Я счел ответ исчерпывающим, а наказание – законным. Лишних вопросов задавать не следует. И все равно обидно. Ведь никто же не слыхал, как я разговаривал с дядей Розаном!…
Арестовали бабушкиного земляка, крупного спеца. Назову его «Прорабом», потому что фамилии не помню. А запомнился мне «Прораб» тем, что была у него собственная легковая машина. И скорее всего, она приглянулась кому-то из энкавэдэшного начальства. Говорили, что «Прорабу» ничего не поможет – очень серьезные обвинения против него выдвинуты. Но перед судом «Прораб» написал дарственную на районный НКВД и получил всего десять лет.
Отец сердито сплюнул:
– Вот дурак! Сразу надо было отдать ее энкавэдэшникам – не катал бы теперь бревна.

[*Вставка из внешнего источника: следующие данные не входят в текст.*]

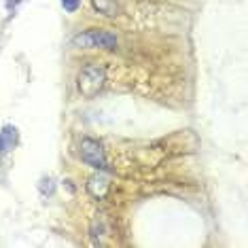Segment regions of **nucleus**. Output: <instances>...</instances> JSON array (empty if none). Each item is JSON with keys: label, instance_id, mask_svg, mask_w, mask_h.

«Прораб» работал в зоне на лесобирже. Почти рядом с нашими бараками. Я не мог понять, почему отец назвал его дураком. Он был очень веселым и приветливым. Разве дураки такие? Понадобилось многое и многих повидать в жизни, чтобы понять: не всегда слово передает гот смысл, который в него изначально заложен. Можно говорить «дурак», а подразумевать – «несчастный».
XX
У меня случилось несколько драк с местными ребятами Колькой Бычиным, Олегом Ваньковым и Юркой. Сейчас они объединились и не дают мне проходу до самой школы. Как встретят, так и дубасят. Что делать? Отцу не скажешь, потому что услышишь. в ответ: «Какой ты мужчина, если за себя постоять не можешь?» Мать тоже стыдно просить. Вот и иду к бабушке и рассказываю о своей беде
– А где твои друзья? – спрашивает она. – Вы должны горой стоять друг за друга.
Она права. Но друзей рядом нет. Муртаз уехал с родителями и другой поселок. С Колькой Раймером вообще получилось нехорошо. Когда мы дрались, эти ребята, местные, на всю улицу кричали Кольке: «Твой отец шпион, и ты шпион!»
Колька попробовал убедить их, что это неправда, но они стали кричать еще громче. Коля заплакал и ушел. Мне не хочется, чтобы его еще раз так обидели, а потому прошу бабушку проводить меня до поворота, откуда до школы рукой подать.